The Unreal Development Kit is updated on an almost monthly basis, and there's the added advantage that you won't have to hand over any royalties until your game makes over $50,000.
We'd say that the best approach is to use the Source SDK for getting started and beginning with mods, and then switch to the Unreal Development Kit once you're ready to make your first full game.
The final option here is Unity. This software was created with making 3D games in mind, and a completely free version is available from www.unity3d.com.
The main benefit of Unity is its cross-compatibility – create a game with it and you'll be able to play it on everything from an Android smartphone to a powerful PC.
It's yet to find its killer app, but Unity is gaining traction with games like BattleStar Galactica Online and Tiger Woods PGA TOUR Online.
There is, of course, a more lo-fi approach to making your first game, and one that makes it far more feasible for a single person to bash out a completed product.
Indie gaming has become far more popular in recent years, especially with the rise of the iPhone and casual gaming on sites like Facebook. Thanks to this low-spec hardware, ideas can come before graphical prowess.
The tools needed here are far less unwieldy than those required for 3D gaming, too.
Quirky indie point-and-clicker Machinarium was created using little more than PhotoShop, Adobe's Flash and some beautiful hand-drawn artwork.

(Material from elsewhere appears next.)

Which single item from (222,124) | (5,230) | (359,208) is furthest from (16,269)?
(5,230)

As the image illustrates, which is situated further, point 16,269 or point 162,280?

Bonkers dungeon crawler Spelunky was made with Game Maker, a piece of software that puts ease of use over programming skills.
Whether you choose to get into game design through modding or creating a whole game on your own, there are hundreds of possibilities.
Hopefully we've shown you the best options for each and every type of game you can create, whether it's a complete overhaul for an ageing game or a mere additional teapot prop for your favourite RPG.